# Recap


Raw sequencing data: `.fastq` format 

Removing adapters: `TRIMMOMATIC`

Mapping: `bwa` sequencing data to `.bam`  format 

`samtools` program

`samtools view` - look at (binary) file

`samtools sort` - nicely sort reads along the chromosomes

`samtools index` - create an index file

`samtools stats` - create statistics for `.bam` file


# Now: More to do with samtools

## Quality filtering
We can use `samtools` to do quality filtering. Assume you want to only keep reads with an insert size of at least 35 base pairs (why would that be the case?) and a mapping quality score of at least 25. Then, the way to go is:

```
samtools view -m 35 -q 25 test.sorted.bam
```

Now, count the number of reads, and compare to the unfiltered number of reads. What do you observe?

How about using `samtools view -c`?

## Merging

Often, you will have sequencing data from different sequencing runs. Usually, you want to treat each of them separately for adapter cutting, mapping and QC, but merge them for downstream analyses.
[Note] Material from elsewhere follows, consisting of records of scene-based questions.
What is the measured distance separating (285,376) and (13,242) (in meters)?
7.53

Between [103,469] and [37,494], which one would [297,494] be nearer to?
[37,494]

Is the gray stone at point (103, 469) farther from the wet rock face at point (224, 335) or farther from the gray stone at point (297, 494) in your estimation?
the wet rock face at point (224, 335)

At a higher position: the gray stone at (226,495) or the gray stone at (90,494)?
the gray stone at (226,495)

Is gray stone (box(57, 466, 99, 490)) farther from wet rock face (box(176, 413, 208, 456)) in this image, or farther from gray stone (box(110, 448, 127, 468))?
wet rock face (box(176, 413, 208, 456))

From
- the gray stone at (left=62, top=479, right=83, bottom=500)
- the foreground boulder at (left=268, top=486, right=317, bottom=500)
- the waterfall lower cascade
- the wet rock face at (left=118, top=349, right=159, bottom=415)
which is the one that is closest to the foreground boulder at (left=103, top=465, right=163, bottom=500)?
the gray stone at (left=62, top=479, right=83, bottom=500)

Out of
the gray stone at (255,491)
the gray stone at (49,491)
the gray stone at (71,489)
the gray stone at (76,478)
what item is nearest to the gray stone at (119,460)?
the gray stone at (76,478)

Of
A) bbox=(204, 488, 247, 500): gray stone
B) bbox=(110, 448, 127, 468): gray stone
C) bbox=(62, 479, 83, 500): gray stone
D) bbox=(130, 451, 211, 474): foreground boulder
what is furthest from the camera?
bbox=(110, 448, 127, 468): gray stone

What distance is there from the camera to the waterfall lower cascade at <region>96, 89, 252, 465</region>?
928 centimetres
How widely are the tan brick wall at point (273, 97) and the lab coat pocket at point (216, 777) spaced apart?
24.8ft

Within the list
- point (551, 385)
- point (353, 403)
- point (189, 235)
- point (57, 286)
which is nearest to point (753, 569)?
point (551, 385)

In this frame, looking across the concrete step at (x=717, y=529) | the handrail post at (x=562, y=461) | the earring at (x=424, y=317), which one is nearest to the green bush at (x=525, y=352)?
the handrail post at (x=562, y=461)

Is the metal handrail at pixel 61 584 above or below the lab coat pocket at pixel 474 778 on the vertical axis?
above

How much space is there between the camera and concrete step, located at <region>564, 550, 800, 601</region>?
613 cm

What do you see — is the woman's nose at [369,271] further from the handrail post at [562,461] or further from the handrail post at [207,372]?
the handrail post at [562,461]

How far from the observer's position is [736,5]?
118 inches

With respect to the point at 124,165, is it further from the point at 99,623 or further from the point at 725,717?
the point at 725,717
Just adding one file at the end of the other, however, may lead to problems, considering that there are headers and metadata and stuff. `samtools` has a nice function to deal with this and create proper merged datasets.

```
samtools merge -o test.merged.bam test.sorted.bam test3.sorted.bam 
samtools index test.merged.bam 
```

This command will merge the two files. Obviously, in our case this is not a good idea because they do come from different data sources. So keep in mind that you should know what you are doing!


## Looking

Now, we can have a look at the data, e.g. just looking at the beginning of the sequencing data. `samtools` also lets you scroll through it, although you may not want to do this for the whole genome:
 
```
samtools tview -p chr1:10000 test.merged.bam 
```


# Duplicates

For sequencing, during library preparation, there is a PCR step, leading to the occurrence of some PCR duplicates in the data. This is not biologically meaningful data, so one may want to remove them. There are different strategies, some just mark them in the data but leave it there, while others straightforward remove them.
One of the tools for this purpose is the GenomeAnalysisToolKit (GATK): `gatk MarkDuplicates`. We will work more with this toolkit later on. It is the main toolkit for many tasks related to genetic data, and knowing the duplicates is an important feature.

```
gatk MarkDuplicates -I test3.sorted.bam -O test3.markdup.sorted.bam -M metrics.txt
```

What happened to the data? Let's inspect the metrics file!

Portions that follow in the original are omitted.